Polly Neate, chief executive of Women’s Aid, said that cyber abuse needed to be addressed “as a gender issue….without men feeling like we're accusing all of them, or that this is about some girl feeling like she's a bit of a delicate flower.”

In a survey of 307 survivors of domestic violence, Women’s Aid found that 48 percent had been harassed or abused online by their ex-partner once they had left the relationship and 38 percent reported online stalking.

Moreover, three-quarters of women said they were concerned that police did not know how to address online abuse, while 12 percent said the police had not been helpful when they reported the abuse.

Neate said the police needed better training to address online abuse adequately at a moment when charities helping women victims of online abuse were facing a “severe funding crisis” due to budget cuts.

“A lot of this comes down to training and unless they (the police) have a very specific understanding of what the different facets of women's abuse are, then they might not take this seriously enough, respond properly,” she said.  “It also helps the victims who then know the police are equipped and ready to respond.”

Criado-Perez said she received many messages of encouragement from women who themselves had been victims of cyber abuse and that they told her the police had not helped them. They had been told to “lock their accounts” and “stop tweeting controversial things,” she said.

Holding big technology companies accountable when online abuse happens also poses a challenge, as recent episodes involving Twitter and Facebook have shown.

CULTURE OF MISOGYNY

Training the police and pressuring tech companies to do more to stamp out online abuse are important steps in combating the problem, but that alone won’t be enough, experts at the event said.

Widespread misogyny at all levels of society needs to be tackled through education - from pupils’ education in schools to specific training for police forces – and effective legislation.  

“It’s important to face up to how much of a problem we still have with widespread misogyny against any women who dare to use their voice in public,” Criado-Perez said.

“We need a new series of protocols that deals with the fact that people are behaving like this online in the same way we have protocols for dealing with it offline. We have got to challenge the idea that this is too complex,” said Stella Creasy, an MP for Walthamstow in London and a victim of rape threats on Twitter.

 “ANARCHIC WILD WEST”

In Britain, police refer to a number of laws- such as the Communications Act of 2003 and the Malicious Communications Act on 1988 - to tackle online abuse and Director of Public Prosecution Keir Starmer in June issued guidelines for prosecutions involving social media communications.

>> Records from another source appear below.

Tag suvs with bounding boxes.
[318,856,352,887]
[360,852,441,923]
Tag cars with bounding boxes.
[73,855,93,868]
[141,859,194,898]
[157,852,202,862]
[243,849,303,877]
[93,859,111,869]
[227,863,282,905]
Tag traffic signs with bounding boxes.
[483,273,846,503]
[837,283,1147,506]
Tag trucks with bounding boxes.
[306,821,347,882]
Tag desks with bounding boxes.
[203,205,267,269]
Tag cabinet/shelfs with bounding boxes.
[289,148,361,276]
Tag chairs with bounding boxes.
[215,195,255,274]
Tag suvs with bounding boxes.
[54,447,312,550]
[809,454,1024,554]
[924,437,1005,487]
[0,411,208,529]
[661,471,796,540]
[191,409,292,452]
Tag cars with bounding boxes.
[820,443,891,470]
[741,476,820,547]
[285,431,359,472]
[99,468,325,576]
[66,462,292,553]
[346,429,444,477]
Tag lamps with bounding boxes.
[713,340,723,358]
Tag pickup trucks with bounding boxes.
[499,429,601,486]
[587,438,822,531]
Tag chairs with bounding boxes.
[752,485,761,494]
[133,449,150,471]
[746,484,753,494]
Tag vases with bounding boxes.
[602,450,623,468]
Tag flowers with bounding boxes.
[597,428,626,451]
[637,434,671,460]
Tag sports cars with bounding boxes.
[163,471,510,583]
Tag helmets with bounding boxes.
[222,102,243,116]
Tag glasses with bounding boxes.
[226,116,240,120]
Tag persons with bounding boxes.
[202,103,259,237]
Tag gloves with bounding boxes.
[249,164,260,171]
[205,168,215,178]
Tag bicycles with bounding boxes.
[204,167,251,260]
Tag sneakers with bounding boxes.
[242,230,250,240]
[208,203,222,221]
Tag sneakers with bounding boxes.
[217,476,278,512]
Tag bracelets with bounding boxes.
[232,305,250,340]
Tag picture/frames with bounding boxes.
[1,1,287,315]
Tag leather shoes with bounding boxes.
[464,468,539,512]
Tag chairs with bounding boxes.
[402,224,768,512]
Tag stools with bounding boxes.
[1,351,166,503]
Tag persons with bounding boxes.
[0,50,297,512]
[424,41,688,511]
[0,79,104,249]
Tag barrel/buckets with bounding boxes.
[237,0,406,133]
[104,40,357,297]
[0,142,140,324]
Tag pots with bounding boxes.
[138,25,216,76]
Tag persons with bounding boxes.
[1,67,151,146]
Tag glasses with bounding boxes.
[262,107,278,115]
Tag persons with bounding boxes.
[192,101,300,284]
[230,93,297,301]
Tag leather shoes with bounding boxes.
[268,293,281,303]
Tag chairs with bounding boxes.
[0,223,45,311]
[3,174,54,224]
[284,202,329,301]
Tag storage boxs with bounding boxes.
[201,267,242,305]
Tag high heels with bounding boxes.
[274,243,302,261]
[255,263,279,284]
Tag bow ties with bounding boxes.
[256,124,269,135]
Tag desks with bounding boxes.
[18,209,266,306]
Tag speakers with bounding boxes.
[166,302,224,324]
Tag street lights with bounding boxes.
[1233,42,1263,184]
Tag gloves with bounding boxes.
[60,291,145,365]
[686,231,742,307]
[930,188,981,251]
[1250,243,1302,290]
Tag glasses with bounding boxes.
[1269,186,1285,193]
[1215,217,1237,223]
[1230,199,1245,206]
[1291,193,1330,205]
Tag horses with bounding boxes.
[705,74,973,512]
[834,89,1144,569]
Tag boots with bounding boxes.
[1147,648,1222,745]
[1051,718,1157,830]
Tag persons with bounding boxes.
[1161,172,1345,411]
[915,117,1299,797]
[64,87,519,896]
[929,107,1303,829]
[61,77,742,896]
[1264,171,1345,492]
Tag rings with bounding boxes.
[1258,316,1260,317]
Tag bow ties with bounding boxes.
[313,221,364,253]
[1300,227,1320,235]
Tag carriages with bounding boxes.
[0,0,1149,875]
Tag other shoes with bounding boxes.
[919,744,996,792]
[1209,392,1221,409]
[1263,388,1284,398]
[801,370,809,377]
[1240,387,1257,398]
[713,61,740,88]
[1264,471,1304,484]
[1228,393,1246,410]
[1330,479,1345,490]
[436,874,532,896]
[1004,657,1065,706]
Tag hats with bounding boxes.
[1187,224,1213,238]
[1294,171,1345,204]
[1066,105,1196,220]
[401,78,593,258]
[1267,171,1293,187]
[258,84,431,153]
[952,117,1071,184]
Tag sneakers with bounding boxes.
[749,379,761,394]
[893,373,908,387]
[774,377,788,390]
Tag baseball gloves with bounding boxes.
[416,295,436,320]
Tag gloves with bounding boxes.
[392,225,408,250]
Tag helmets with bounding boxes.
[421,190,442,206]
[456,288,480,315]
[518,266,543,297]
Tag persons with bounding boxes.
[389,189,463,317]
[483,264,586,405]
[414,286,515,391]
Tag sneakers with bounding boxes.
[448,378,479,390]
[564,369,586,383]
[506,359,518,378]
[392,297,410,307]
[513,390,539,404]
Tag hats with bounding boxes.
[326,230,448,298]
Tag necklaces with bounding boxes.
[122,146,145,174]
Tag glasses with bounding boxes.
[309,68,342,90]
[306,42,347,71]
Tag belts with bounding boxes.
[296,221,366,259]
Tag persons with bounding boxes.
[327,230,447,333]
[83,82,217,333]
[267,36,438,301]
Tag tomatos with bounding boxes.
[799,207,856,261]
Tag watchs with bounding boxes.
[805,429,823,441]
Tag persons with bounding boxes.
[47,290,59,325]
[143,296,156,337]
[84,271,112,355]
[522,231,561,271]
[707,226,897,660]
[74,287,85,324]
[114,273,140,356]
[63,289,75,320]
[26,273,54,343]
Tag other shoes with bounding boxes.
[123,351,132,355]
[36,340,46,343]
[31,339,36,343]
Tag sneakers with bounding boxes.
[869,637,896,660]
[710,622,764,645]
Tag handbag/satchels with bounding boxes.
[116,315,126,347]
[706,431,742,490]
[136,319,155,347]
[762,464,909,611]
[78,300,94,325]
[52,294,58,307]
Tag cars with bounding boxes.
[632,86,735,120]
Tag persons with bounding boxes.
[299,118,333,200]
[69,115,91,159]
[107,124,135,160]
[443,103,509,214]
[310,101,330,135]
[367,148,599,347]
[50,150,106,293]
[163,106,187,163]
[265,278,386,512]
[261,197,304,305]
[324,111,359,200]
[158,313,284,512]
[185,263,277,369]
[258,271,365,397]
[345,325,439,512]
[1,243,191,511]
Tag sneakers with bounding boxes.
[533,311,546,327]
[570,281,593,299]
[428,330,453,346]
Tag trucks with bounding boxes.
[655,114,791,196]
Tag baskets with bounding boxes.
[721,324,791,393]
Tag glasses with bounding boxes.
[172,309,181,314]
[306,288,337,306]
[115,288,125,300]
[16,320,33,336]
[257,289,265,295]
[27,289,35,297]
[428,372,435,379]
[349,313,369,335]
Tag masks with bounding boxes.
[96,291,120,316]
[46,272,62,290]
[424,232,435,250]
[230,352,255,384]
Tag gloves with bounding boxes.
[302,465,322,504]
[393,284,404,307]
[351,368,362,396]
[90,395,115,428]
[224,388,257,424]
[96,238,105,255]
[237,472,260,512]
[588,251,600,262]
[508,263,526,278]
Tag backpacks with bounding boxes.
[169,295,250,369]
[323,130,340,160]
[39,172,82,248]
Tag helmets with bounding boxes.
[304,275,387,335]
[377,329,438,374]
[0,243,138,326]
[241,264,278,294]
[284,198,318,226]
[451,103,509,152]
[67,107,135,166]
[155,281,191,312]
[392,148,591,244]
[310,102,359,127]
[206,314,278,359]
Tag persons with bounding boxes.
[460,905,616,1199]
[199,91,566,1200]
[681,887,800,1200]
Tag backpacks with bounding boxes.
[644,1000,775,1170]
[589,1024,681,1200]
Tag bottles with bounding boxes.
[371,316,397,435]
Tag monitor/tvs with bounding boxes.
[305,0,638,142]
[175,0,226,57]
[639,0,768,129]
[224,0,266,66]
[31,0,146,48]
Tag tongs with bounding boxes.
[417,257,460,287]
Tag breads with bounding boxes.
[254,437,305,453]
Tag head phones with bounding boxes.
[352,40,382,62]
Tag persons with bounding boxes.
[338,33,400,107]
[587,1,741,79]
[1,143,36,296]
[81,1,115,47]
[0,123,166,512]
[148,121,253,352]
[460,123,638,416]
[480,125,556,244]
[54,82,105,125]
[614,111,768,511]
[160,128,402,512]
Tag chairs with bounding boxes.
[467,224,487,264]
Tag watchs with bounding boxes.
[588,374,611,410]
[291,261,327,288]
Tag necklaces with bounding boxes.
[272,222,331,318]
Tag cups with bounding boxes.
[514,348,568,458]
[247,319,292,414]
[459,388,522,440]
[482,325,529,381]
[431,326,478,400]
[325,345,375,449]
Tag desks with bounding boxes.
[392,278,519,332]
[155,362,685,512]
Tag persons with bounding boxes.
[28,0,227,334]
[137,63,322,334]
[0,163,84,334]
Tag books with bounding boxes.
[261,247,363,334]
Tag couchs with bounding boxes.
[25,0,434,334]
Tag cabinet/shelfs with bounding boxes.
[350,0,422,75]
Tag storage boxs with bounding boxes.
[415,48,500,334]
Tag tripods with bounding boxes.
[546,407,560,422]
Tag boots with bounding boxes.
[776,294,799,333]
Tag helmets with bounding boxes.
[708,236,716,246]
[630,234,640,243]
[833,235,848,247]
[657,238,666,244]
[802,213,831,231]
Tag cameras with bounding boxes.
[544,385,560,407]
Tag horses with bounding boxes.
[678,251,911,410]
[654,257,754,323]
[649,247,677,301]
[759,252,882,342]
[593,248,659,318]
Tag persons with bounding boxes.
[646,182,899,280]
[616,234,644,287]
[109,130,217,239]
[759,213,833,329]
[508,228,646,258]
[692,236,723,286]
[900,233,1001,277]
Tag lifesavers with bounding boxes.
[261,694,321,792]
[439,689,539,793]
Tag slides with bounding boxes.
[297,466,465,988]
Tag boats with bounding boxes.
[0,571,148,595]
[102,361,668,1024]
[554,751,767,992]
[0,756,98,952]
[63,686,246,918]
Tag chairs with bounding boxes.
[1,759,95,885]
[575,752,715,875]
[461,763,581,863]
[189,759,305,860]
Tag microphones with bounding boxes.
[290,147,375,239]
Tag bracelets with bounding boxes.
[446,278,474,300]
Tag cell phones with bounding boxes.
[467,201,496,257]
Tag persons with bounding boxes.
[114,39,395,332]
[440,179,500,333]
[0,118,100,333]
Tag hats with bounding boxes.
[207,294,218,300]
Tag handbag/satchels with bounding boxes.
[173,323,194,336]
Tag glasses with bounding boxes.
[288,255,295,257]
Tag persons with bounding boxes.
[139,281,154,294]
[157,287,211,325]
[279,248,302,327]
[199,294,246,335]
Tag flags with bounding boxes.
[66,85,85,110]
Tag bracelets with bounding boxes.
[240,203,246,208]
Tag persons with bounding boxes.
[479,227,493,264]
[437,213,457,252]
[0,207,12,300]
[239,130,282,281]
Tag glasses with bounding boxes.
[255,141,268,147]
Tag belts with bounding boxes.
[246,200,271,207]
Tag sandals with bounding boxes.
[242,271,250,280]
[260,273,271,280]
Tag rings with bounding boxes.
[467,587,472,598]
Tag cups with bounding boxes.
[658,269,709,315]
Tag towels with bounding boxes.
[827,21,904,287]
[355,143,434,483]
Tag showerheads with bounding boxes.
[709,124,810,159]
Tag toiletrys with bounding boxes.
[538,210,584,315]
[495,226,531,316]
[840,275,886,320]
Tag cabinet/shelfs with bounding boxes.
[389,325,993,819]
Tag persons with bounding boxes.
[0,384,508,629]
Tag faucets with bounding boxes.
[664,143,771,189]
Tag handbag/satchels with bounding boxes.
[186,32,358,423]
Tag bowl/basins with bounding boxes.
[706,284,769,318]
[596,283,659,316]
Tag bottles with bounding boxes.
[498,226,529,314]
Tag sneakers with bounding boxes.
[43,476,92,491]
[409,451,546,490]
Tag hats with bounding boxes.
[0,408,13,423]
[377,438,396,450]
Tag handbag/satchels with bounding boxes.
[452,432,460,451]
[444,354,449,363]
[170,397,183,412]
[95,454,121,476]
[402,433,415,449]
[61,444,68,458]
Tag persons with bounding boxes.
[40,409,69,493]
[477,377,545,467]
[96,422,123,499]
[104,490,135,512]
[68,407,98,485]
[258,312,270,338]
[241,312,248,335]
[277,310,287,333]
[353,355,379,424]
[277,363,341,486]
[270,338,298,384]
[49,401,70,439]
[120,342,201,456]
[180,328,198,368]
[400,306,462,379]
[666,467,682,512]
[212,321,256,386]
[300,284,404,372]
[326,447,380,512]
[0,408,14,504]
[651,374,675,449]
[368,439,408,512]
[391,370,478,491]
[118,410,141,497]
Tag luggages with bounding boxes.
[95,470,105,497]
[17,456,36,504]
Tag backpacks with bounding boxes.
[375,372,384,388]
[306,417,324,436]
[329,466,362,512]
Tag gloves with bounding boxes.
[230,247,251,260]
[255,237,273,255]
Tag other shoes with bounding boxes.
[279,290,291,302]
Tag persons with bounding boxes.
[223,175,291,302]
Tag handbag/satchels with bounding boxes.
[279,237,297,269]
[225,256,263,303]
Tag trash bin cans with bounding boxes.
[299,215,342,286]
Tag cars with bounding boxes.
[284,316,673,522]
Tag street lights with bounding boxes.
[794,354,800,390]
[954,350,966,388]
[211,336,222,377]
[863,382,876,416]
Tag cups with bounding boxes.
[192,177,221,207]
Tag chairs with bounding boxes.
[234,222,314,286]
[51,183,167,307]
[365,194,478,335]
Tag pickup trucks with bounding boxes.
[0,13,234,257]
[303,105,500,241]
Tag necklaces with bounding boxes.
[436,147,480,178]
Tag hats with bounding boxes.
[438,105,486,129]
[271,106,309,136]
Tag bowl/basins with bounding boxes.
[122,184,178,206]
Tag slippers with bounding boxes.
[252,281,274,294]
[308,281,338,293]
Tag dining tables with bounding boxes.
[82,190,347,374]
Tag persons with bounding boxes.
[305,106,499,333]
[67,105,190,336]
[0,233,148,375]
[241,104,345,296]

“Cyber stalking” is listed in the Crown Prosecution Service’s (CPS) legal guidance on stalking and harassment.

Despite the existence of legal tools such as these, authorities have to navigate what is still a “lawless, bubbling, anarchic Wild West,” as columnist Libby Purves described the internet in the Times.

Software and applications designed to allow people to hide or change the location of their IP address make tracking down “trolls,” or abusive users, a very difficult task.

One idea put forward at the conference was that of recruiting technology experts, with skills similar to those employed by big tech firms like Google, Twitter and Facebook, for the police force.

This sort of “cyber squad” would have the knowledge required to grill companies on the measures they adopt to curb online abuse, determine if they are effective enough and, if not, suggest other solutions.

At the conference, Criado-Perez repeatedly called for the habit of “blaming the victim” to be dropped and for the focus to be shifted onto the abuser.

“I’m still being told not to ‘feed the trolls’,” she said. “I can’t begin to tell you how much I hate that phrase.”

“It completely ignores the actions of the abusers, focusing on the actions of the victim, because that’s what we do in this society, we police victims.”